Students are their own worst enemies - increasing numbers are printing out single space and (I'm not sure why this annoys me but it does) on both sides of the paper. Italicising film titles (like I do on the lecture slides) seems to be out, save for where it is also in quotation marks, and those students who also italicise every quotation, date and reference irrespective of the source or its need to be italicised.
Too many of them are simply writing about a film (although at least aren't just summarizing the plot) as if the question I've set is just for the sake of my health. Which clearly it isn't. If the question is on the sublime, cognition, estrangement, define these terms. Maybe even use them occasionally.
Given the library resources (an atrium big enough to house 94 double decker buses) it is hardly surprising that dead tree references are rarer then hen's teeth, but despite precise instructions Kuhn and Redmond tend to be quoted rather than Bukatman or Sontag who wrote that chapter. If any of the students - notice that word there, any - had come to see me, I might have been able to point them towards the secondary literature on Blade Runner, The Matrix, Dark City. Some of it is on JSTOR.
And a special prize to a student whose six quotations were all taken from the lecture, despite all being from sources readily available on line thanks to Google or Gutenberg.
Alas, the essay is 2,500 words, but only about 150 of them are by the student. The rest is quotation. Each paragraph is a quotation, with an occasional comment by the student. And then a paragraph at the end claiming to have prven something when in fact I've just been shown the evidence at random.
A fail, I fear. A hardworking student, but did the wrong job. *Sigh*
"Hitchcock is an infamous director."
To me, Al Capone was notorious, Jack the Ripper was infanous.
OK, Spielberg is a notoriously sentimental director whose films reunite fractured families, Hitchcock was infamous for the way he treated actresses. But that's not what they mean in their essays.
Fatty Arbuckle, maybe he was notorious. All sorts of scandal about him. Mostly slander, mind. And maybe Ed Wood Jr or William Castle were infamous.
But at some point these words have come to mean well-known.
Edit: And now a phonecall from a student who wants to have a breakdown of their marks so they know how much work to do on their resit so they can scrape a pass.

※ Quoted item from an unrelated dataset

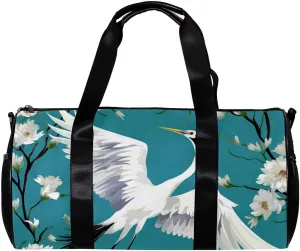 Gym Bags for Women,Duffle Bag for Travel,Crane Floral Green Background,Gym Bag for Men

I can't find the marks in the pile on my desk, so they criticised my organisation. This from someone several months late in handing two essays in. Harumph.

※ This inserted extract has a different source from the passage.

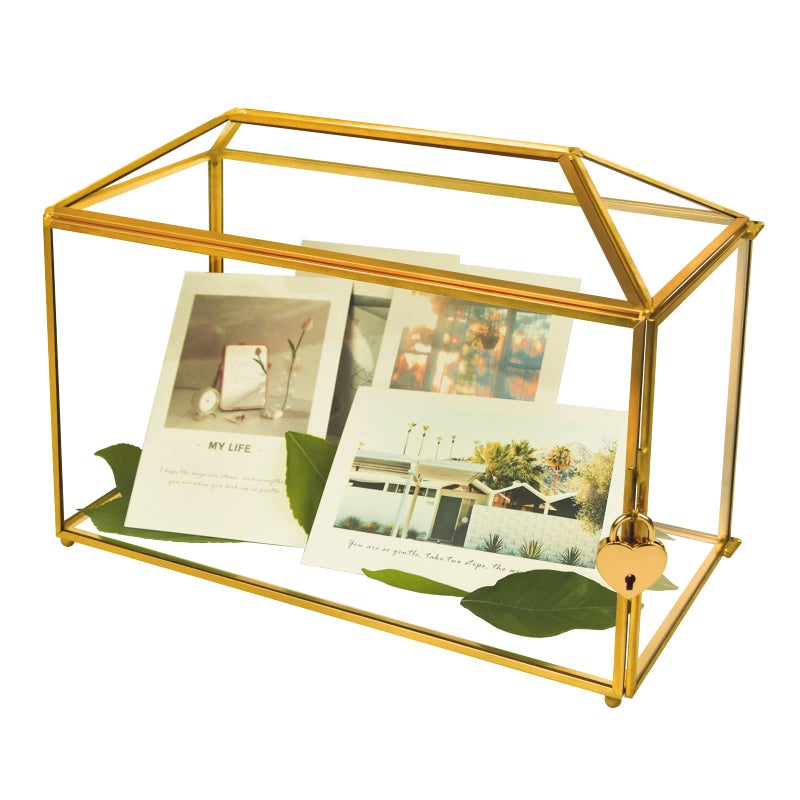 Gold Wedding Glass Card Box with Lock and Slot 126 x 59 x 90inch Clear Lock Box with Key Card Holder for Reception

Edit: ( And there's more... )


A couple of months ago in the Bell and Crown, a first year student asked me whether her friend should apply for the job of head of department. This was hardly sensitive, given that at the time our head of department was terminally ill, although still very much alive and considered to be still in the post. We hadn't even begun to talk about replacing him, and we still haven't, some weeks after the funeral. But most of the time they're content to let you get on with your stuff, although perhaps E was right to say he wonders about the wisdom of being seen inebriated in public by them. I'm not convinced I have any authority to lose, and, after all, they're all supposed to be adults. I'm trying not to let it cramp what little style I have.
One problem is that there are a lot more of them than there are of me, and I certainly don't recognise half their faces. Unless they are looking bored, in a row with others looking bored, of course. So someone or other said hi to me outside the Bell and a couple of weeks ago, and I've no idea who it was, but I made nice back. I almost always see someone I know at the Orange Street Music Club, but they tend to be the smarter kids, and are fun enough to hang around with. Some of them are friends of friends, anyway.

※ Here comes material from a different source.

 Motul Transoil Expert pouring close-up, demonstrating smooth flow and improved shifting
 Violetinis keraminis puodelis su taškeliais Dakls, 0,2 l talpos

The weird thing is when, as happened on Sunday, they feel the need to yell out "That's my lecturer!". It's not so much the implication of ownership, as the strangeness of them wanting other people to know. Why tell the world? So it was on Sunday - "That's dude's my lecturer!".
NW was amused. "They called you a dude, man," he said. "You're a dude."
Maybe I have to consider the possibility that I'm popular with them. H'mm.